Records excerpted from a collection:
= = = = = = =

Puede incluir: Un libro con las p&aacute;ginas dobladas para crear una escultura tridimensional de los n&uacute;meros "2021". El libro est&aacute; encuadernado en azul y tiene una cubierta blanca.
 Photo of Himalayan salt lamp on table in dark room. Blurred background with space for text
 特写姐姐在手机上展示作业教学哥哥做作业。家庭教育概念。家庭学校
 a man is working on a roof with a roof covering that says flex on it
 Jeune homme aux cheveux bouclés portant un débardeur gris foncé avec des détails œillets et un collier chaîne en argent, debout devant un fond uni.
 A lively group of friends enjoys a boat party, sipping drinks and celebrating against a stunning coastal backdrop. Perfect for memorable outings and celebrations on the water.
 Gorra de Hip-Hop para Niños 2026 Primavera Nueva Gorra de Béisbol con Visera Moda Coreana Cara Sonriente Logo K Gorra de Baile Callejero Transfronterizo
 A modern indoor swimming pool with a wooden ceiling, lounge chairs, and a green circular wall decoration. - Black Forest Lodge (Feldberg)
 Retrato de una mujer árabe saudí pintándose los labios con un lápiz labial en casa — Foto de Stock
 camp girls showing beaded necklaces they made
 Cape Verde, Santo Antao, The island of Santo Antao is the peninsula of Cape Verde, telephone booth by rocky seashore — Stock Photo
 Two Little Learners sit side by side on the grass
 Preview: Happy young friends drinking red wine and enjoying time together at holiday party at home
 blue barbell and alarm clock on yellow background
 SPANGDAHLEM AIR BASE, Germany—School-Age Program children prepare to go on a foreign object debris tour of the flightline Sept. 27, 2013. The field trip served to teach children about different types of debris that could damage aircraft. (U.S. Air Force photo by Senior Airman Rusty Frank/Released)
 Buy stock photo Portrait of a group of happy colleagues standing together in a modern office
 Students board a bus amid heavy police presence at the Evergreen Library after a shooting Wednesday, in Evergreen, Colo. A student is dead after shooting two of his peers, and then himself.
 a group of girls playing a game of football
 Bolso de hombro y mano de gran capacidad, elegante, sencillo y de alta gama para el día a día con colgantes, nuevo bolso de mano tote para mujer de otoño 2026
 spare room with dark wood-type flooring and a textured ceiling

= = = = = = =

Please copy the lines above from the line with "特写姐姐在手机上展示作业教学哥哥做作业。家庭教育概念。家庭学校" up to and including the line with "Buy stock photo", exactly as written and with nothing else.

> _Task answer_:
 特写姐姐在手机上展示作业教学哥哥做作业。家庭教育概念。家庭学校
 a man is working on a roof with a roof covering that says flex on it
 Jeune homme aux cheveux bouclés portant un débardeur gris foncé avec des détails œillets et un collier chaîne en argent, debout devant un fond uni.
 A lively group of friends enjoys a boat party, sipping drinks and celebrating against a stunning coastal backdrop. Perfect for memorable outings and celebrations on the water.
 Gorra de Hip-Hop para Niños 2026 Primavera Nueva Gorra de Béisbol con Visera Moda Coreana Cara Sonriente Logo K Gorra de Baile Callejero Transfronterizo
 A modern indoor swimming pool with a wooden ceiling, lounge chairs, and a green circular wall decoration. - Black Forest Lodge (Feldberg)
 Retrato de una mujer árabe saudí pintándose los labios con un lápiz labial en casa — Foto de Stock
 camp girls showing beaded necklaces they made
 Cape Verde, Santo Antao, The island of Santo Antao is the peninsula of Cape Verde, telephone booth by rocky seashore — Stock Photo
 Two Little Learners sit side by side on the grass
 Preview: Happy young friends drinking red wine and enjoying time together at holiday party at home
 blue barbell and alarm clock on yellow background
 SPANGDAHLEM AIR BASE, Germany—School-Age Program children prepare to go on a foreign object debris tour of the flightline Sept. 27, 2013. The field trip served to teach children about different types of debris that could damage aircraft. (U.S. Air Force photo by Senior Airman Rusty Frank/Released)
 Buy stock photo Portrait of a group of happy colleagues standing together in a modern office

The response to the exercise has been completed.